**WHAT YOU HAVE TO DO:**
From the listing below, retype exactly the line holding "ADI 2045TI Process Analyzer", the line holding "Siemens 2H400117-3", and the lines between them; skip everything else.

═════ DATA PROVIDED

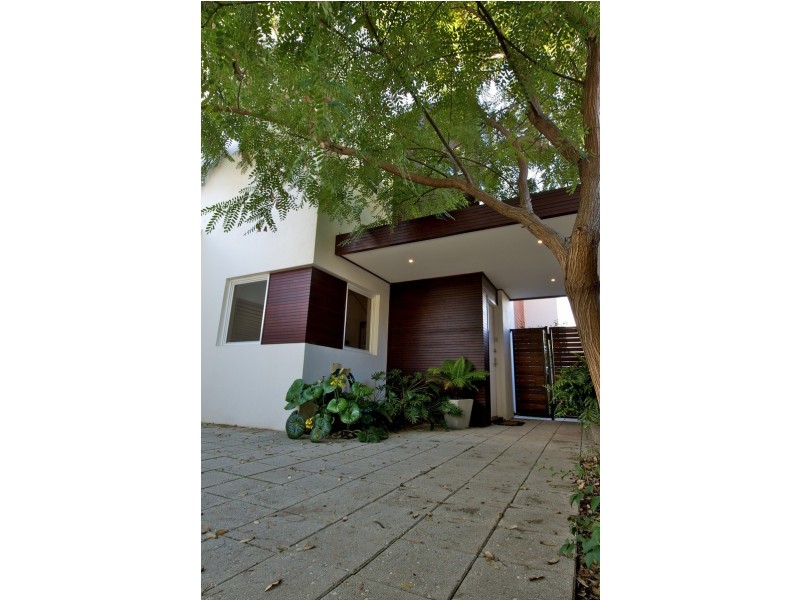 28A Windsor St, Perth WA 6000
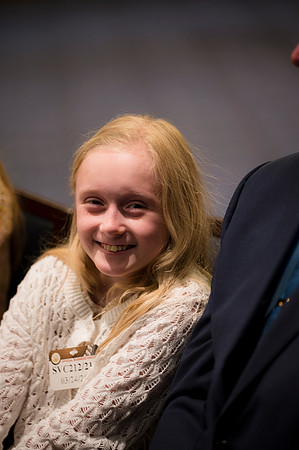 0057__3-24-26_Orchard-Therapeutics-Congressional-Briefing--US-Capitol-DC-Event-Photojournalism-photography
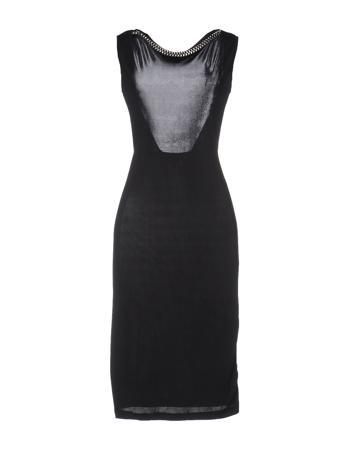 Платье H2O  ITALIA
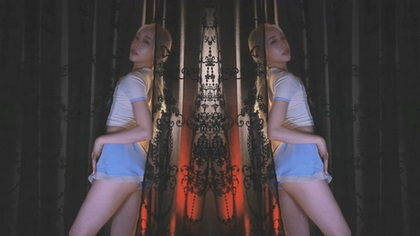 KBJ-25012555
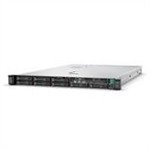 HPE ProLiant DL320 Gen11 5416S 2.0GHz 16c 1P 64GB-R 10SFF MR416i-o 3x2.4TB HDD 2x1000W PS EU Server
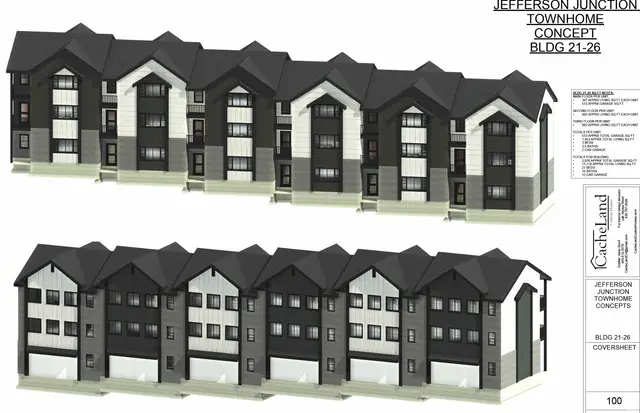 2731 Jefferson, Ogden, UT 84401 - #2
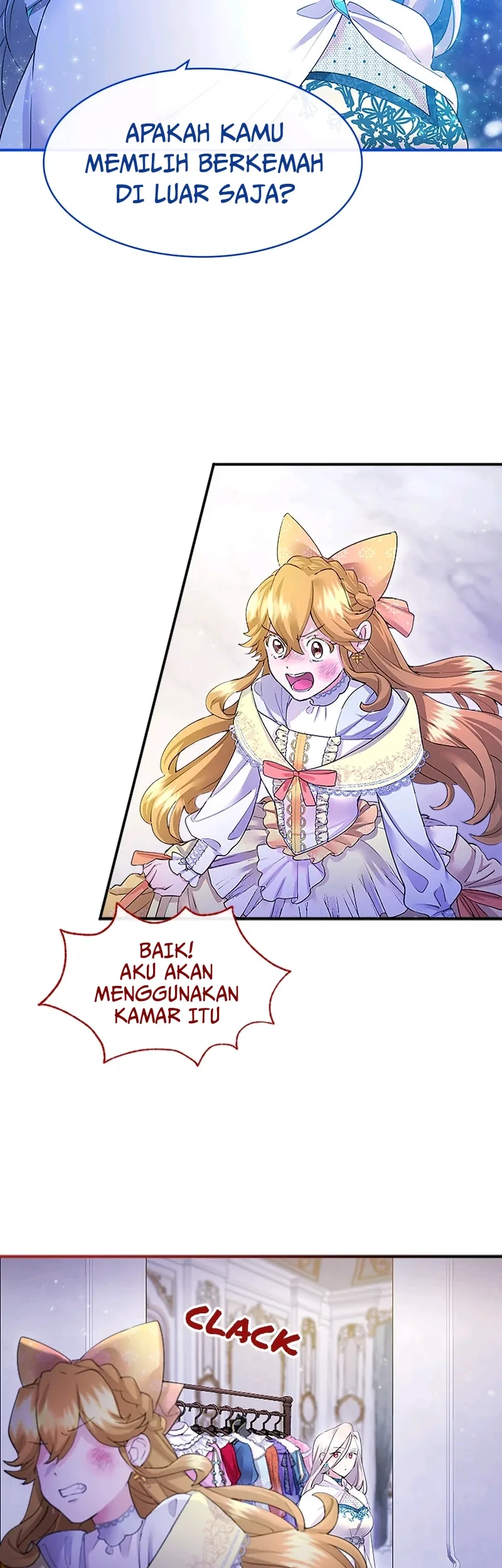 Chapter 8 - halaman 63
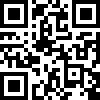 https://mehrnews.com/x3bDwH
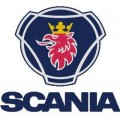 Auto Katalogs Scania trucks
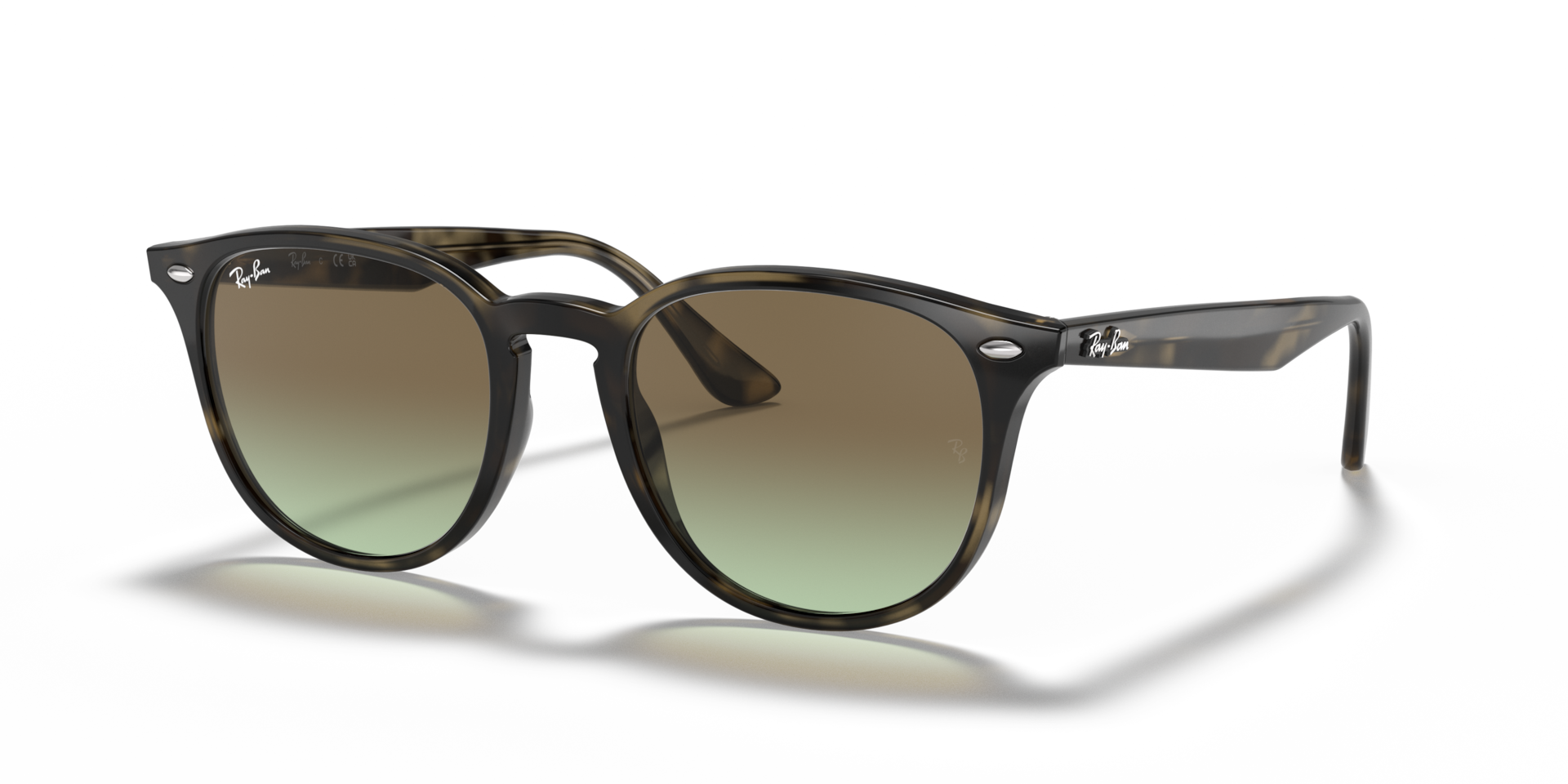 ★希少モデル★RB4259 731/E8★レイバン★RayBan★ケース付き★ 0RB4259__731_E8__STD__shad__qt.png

══════════
═════ DATA PROVIDED

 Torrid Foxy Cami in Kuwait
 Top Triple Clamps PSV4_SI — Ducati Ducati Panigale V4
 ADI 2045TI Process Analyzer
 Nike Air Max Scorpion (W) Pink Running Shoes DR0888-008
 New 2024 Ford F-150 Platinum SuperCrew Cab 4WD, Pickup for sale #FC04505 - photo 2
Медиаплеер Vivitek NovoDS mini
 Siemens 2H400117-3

══════════
═════ DATA PROVIDED

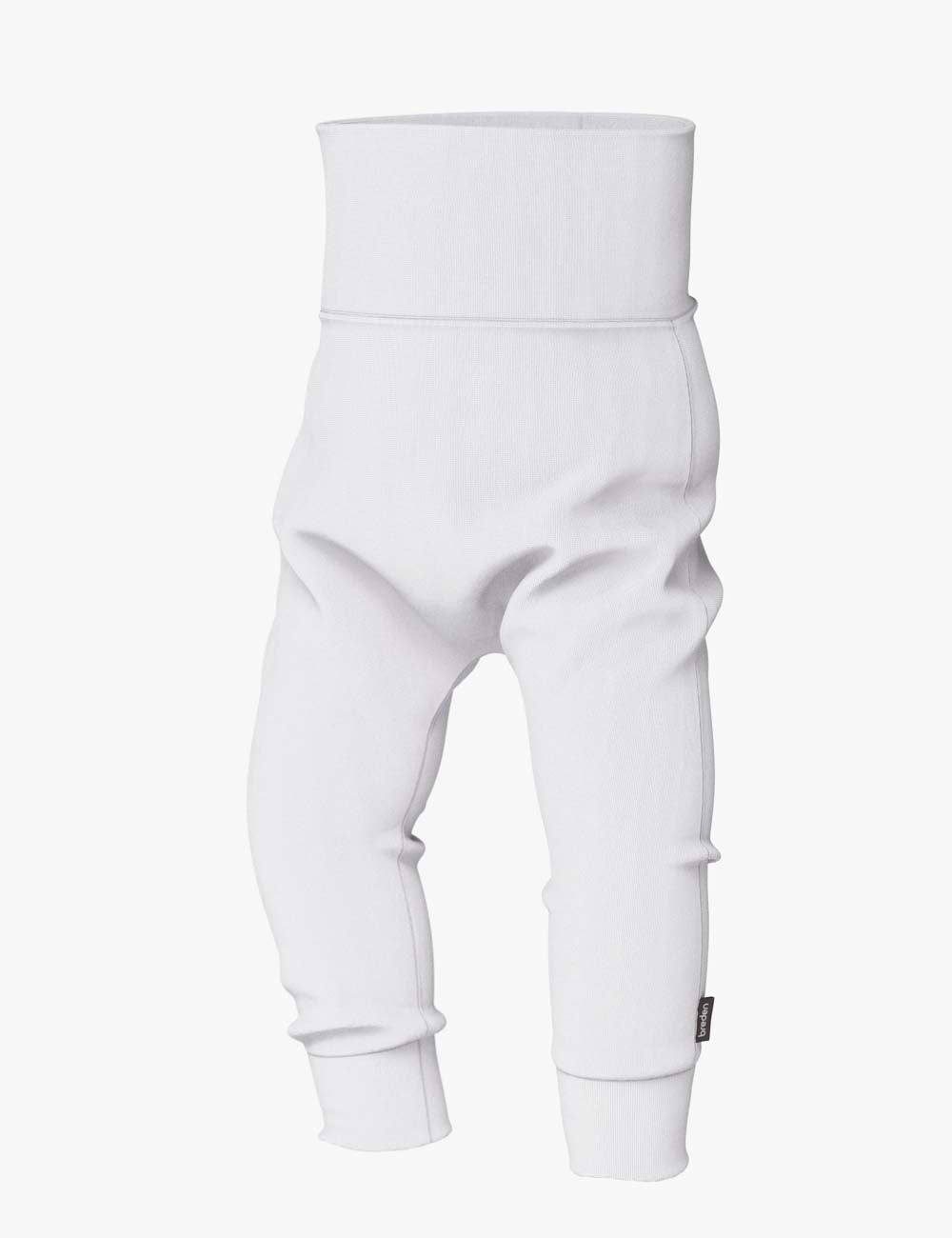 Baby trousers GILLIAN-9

══════════

**REPLY:**
 ADI 2045TI Process Analyzer
 Nike Air Max Scorpion (W) Pink Running Shoes DR0888-008
 New 2024 Ford F-150 Platinum SuperCrew Cab 4WD, Pickup for sale #FC04505 - photo 2
Медиаплеер Vivitek NovoDS mini
 Siemens 2H400117-3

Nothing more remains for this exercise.